Does Sing replace a night at a karaoke bar? Not exactly. There’s abandon in setting yourself in the hands of someone else’s system, letting a KJ run the night or letting a private room become your own sweaty, disco-ball-lit party spot. I especially missed a great KJ’s ability to cue up songs, to keep the party bumping, to tweak the mix so you sound better, and to alter pitch or tempo for those who want to bend the song to their will. But if the bugs get ironed out, Sing will almost certainly replace a night of YouTube karaoke at home. It’s simply too amazing to be able to sing essentially any song you want. The Note I keep on my phone of songs I hope to sing at karaoke night, once only B-level Springsteen hits and Janet Jackson jams, grows exponentially as tune after tune occurs to me: “Punks in the Beerlight”! “Slack Motherfucker”! Tha Alkaholiks! They’re all available.

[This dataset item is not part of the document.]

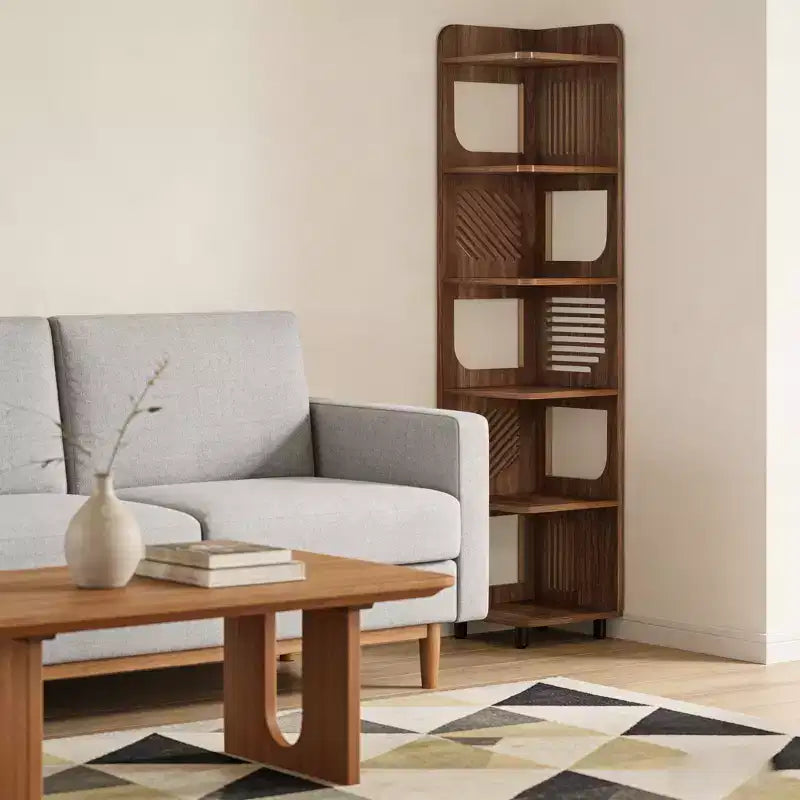 Étagère de rangement moderne de 183 cm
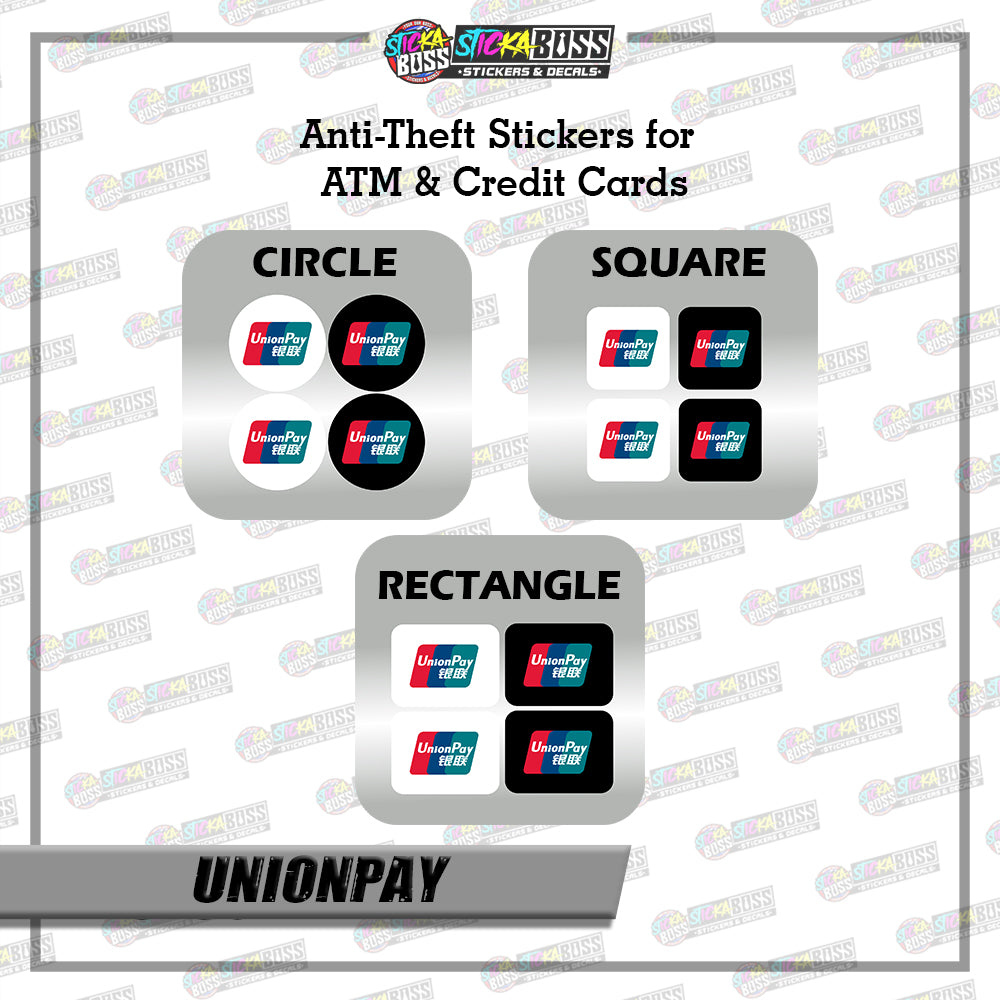 BANK CVV STICKER PART 2 |  4 PCS | ANTI-THEFT STICKER FOR ATM AND DEBIT/CREDIT CARDS【PRINTED】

At our neighborhood karaoke party, it was nearing midnight, and as we wound down, we searched for the perfect final sing-along. It turned out it was R.E.M.’s “Superman”: a song everyone knew, a song no one had ever sung in public, and a song with very, very simple harmonies. Who seized the microphone for this grand finale? Kevin, up from the couch, doing his best Michael Stipe as we all sang our hearts out behind him.